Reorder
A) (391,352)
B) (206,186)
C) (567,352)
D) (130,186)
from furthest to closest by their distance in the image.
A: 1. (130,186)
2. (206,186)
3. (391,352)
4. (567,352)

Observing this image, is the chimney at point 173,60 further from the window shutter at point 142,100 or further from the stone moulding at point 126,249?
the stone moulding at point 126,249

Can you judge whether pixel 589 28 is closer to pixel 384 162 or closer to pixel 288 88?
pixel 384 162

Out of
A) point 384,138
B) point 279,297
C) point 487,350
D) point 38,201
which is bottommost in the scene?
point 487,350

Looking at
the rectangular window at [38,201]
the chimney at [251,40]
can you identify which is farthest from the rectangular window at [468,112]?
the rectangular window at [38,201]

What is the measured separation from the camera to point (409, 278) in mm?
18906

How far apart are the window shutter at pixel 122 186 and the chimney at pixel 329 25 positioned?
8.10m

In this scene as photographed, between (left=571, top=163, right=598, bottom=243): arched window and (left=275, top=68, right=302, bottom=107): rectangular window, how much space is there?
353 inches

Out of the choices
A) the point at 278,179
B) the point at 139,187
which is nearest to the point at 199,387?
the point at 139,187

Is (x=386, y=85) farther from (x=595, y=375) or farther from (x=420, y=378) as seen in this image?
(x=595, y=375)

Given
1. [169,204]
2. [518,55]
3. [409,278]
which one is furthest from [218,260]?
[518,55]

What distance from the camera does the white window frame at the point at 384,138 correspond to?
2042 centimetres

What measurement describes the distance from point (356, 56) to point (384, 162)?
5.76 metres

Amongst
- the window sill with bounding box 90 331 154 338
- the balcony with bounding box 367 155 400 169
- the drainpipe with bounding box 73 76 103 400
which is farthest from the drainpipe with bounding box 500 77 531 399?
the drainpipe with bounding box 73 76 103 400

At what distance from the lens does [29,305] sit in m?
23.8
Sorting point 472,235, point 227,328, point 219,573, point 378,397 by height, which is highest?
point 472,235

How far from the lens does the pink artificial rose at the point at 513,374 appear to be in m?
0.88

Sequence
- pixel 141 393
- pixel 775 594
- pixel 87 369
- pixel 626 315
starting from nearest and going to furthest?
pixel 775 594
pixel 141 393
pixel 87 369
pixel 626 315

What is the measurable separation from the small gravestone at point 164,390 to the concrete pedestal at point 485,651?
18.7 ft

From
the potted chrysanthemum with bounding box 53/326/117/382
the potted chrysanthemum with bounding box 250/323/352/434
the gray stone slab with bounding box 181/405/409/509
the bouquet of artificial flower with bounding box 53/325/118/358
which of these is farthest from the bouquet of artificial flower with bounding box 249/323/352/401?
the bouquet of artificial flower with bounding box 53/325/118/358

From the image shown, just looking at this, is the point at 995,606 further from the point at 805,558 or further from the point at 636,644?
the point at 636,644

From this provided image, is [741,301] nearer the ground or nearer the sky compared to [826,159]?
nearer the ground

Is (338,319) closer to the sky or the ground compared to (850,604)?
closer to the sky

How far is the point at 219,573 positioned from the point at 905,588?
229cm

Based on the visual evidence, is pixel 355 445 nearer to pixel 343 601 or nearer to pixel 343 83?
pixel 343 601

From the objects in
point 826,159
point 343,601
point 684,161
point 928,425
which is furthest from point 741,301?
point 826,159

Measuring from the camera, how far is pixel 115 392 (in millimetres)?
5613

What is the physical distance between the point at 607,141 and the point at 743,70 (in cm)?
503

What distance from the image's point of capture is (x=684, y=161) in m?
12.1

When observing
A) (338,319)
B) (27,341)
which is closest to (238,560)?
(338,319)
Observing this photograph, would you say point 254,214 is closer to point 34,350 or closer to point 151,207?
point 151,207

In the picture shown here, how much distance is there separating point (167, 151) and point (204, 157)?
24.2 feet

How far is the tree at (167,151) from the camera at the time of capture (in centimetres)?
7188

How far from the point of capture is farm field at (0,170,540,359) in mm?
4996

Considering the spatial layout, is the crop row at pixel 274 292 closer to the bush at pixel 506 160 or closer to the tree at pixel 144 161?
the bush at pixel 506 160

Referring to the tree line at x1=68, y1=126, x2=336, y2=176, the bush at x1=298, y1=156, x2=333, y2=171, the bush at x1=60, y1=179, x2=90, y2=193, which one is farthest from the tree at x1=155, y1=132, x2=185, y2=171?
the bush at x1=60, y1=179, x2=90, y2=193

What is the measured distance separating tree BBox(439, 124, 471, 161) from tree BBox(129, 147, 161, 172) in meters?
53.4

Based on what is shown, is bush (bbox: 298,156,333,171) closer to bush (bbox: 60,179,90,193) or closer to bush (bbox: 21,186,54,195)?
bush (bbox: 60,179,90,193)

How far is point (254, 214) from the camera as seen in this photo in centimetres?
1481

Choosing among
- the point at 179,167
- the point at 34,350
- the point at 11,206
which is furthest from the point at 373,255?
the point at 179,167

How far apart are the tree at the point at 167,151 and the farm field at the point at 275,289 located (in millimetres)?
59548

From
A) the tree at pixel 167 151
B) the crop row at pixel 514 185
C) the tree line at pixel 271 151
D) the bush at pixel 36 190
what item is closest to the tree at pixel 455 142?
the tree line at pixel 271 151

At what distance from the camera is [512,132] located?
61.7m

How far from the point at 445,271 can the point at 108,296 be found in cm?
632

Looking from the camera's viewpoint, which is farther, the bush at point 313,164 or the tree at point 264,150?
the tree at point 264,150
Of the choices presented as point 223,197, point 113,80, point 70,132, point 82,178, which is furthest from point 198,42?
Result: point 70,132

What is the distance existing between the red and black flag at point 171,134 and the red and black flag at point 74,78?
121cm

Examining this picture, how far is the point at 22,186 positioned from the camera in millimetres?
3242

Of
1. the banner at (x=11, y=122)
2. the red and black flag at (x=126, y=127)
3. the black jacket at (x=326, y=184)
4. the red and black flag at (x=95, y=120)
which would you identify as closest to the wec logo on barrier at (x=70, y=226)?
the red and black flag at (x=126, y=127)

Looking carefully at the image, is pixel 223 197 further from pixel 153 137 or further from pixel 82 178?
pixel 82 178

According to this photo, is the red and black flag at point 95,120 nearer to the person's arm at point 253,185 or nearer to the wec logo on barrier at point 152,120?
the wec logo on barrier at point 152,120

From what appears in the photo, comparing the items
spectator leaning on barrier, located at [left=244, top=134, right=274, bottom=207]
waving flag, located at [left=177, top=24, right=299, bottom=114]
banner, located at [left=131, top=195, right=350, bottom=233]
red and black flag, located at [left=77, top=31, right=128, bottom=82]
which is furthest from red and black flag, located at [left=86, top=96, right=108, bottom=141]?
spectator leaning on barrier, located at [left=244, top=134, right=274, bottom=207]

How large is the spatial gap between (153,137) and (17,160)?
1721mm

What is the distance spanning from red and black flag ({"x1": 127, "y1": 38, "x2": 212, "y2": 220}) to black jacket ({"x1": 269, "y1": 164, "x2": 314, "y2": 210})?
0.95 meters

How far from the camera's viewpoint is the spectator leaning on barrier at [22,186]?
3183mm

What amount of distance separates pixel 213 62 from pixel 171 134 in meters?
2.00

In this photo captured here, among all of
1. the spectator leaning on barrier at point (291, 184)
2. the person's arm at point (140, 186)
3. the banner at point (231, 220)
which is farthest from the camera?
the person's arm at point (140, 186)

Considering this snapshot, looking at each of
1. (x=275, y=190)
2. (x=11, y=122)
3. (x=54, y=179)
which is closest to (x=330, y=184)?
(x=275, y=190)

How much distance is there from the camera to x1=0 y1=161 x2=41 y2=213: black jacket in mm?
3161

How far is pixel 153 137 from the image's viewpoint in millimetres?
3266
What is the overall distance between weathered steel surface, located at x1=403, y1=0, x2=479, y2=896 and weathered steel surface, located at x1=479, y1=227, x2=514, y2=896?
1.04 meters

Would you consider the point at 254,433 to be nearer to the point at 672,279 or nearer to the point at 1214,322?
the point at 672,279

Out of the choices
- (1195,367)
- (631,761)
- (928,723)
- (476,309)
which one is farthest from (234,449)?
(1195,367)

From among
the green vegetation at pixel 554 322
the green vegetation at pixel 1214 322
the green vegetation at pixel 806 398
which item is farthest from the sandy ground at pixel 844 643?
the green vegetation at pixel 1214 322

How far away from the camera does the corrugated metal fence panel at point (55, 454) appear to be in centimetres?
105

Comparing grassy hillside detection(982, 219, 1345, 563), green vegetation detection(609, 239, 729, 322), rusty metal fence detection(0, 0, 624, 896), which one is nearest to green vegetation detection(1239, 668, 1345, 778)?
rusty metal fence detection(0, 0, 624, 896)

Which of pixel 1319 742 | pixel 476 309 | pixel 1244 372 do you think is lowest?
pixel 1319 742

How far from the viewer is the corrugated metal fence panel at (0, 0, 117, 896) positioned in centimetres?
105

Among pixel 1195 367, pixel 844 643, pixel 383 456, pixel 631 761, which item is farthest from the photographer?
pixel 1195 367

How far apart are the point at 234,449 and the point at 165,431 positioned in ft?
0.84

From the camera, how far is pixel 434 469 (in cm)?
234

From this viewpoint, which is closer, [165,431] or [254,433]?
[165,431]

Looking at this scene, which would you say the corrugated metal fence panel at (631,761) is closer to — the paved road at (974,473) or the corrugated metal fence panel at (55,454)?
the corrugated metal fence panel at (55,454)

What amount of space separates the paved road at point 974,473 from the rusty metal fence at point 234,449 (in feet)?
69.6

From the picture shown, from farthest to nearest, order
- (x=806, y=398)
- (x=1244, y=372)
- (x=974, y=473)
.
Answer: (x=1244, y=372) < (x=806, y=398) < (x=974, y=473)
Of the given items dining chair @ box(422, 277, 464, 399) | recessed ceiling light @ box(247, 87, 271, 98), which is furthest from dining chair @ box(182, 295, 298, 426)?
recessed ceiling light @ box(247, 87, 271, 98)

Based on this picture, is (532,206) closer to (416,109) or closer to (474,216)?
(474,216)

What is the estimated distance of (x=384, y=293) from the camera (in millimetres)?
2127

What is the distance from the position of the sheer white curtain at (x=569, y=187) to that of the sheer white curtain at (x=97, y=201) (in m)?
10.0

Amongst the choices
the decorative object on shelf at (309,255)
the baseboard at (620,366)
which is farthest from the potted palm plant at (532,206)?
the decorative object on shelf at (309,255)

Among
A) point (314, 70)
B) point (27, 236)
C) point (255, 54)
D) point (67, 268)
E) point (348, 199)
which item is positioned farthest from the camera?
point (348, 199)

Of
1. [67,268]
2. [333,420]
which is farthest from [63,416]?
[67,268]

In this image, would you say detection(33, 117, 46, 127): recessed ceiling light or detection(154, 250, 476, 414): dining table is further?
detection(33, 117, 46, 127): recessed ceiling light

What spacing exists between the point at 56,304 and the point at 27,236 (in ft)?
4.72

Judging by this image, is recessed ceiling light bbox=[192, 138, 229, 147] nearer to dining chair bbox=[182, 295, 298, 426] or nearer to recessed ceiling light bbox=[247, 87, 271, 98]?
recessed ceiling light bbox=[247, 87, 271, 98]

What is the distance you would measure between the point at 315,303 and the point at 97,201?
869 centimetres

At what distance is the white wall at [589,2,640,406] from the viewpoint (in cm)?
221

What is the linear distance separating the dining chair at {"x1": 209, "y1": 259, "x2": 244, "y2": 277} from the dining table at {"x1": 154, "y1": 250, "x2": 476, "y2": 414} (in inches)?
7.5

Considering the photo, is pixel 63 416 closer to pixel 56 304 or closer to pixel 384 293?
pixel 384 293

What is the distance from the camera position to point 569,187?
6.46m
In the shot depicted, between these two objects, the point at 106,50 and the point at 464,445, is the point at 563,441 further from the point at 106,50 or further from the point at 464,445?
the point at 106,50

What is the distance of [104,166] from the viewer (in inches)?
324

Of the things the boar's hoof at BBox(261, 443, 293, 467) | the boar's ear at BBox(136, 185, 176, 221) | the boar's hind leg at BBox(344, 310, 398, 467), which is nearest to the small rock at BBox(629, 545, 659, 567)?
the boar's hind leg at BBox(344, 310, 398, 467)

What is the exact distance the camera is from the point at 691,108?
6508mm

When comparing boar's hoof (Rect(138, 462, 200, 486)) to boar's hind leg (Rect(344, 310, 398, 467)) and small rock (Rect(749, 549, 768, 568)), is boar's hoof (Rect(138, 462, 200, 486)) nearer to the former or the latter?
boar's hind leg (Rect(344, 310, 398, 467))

**THE TASK**
Print exactly the lines above, starting at the line that contains "In the shot" and ending with the last line of the records, both included.

**TASK RESULT**
In the shot depicted, between these two objects, the point at 106,50 and the point at 464,445, is the point at 563,441 further from the point at 106,50 or further from the point at 464,445?
the point at 106,50

What is the distance of [104,166] from the viewer (in inches)?
324

Of the things the boar's hoof at BBox(261, 443, 293, 467) | the boar's ear at BBox(136, 185, 176, 221) | the boar's hind leg at BBox(344, 310, 398, 467), which is nearest to the small rock at BBox(629, 545, 659, 567)?
the boar's hind leg at BBox(344, 310, 398, 467)

What is the exact distance the camera is from the point at 691,108?
6508mm

When comparing boar's hoof (Rect(138, 462, 200, 486)) to boar's hind leg (Rect(344, 310, 398, 467)) and small rock (Rect(749, 549, 768, 568)), is boar's hoof (Rect(138, 462, 200, 486)) nearer to the former or the latter?
boar's hind leg (Rect(344, 310, 398, 467))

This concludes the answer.